- Born: Yewande Lawal Adebisi February 25, 1991 (age 35)
- Education: University of Lagos
- Occupations: Actress; Model;
- Years active: 2009–present
- Spouse: Wanri Simpson ​(m. 2018)​

= Wendy Lawal =

Nigerian actress and model

Yewande Lawal Simpson is a Nigerian actress and model. She was formerly known as Yewande Lawal Adebisi. She won Miss Lagos Carnival Pageant in 2012.

== Biography ==
She is the fifth of six children. Lawal married Wanri Simpson in 2018. She lost her mother in 2020.

=== Education ===
Lawal's primary and secondary education was in Nigeria. She also has a bachelor's degree in Creative Arts from the University of Lagos.

=== Career ===
Lawal's acting career started professionally in 2009 after featuring in the Nigerian television series Living in Lagos. She won the Miss Lagos Carnival Pageant and in the same year, she got a role to feature as Shoshanna in the Nigerian television soap opera Tinsel in 2012. She has also starred in short films, TV and web series such as: The Men's Club, Jemeji, Journey to Self, The Room, Out of Sight, Foreign Love, among others.

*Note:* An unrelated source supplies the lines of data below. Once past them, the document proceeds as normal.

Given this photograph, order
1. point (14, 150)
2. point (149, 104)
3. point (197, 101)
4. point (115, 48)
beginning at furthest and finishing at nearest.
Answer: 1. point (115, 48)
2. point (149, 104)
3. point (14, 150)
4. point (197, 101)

== Selected filmography ==
- Tinsel (2008)
- Journey to Self (2012), as Young Nse
- Our Best Friend's Wedding (2017), as Tolu
- The Men's Club (2018), as Shade
- The Auction (2018), as Wendy
- Jimeji (20)
- The Room (20)
- Unbreakable (2019), as Kunle
- The Set Up (2019), as Young Chike
- Things We Do in the Shadow (2022), as N.K.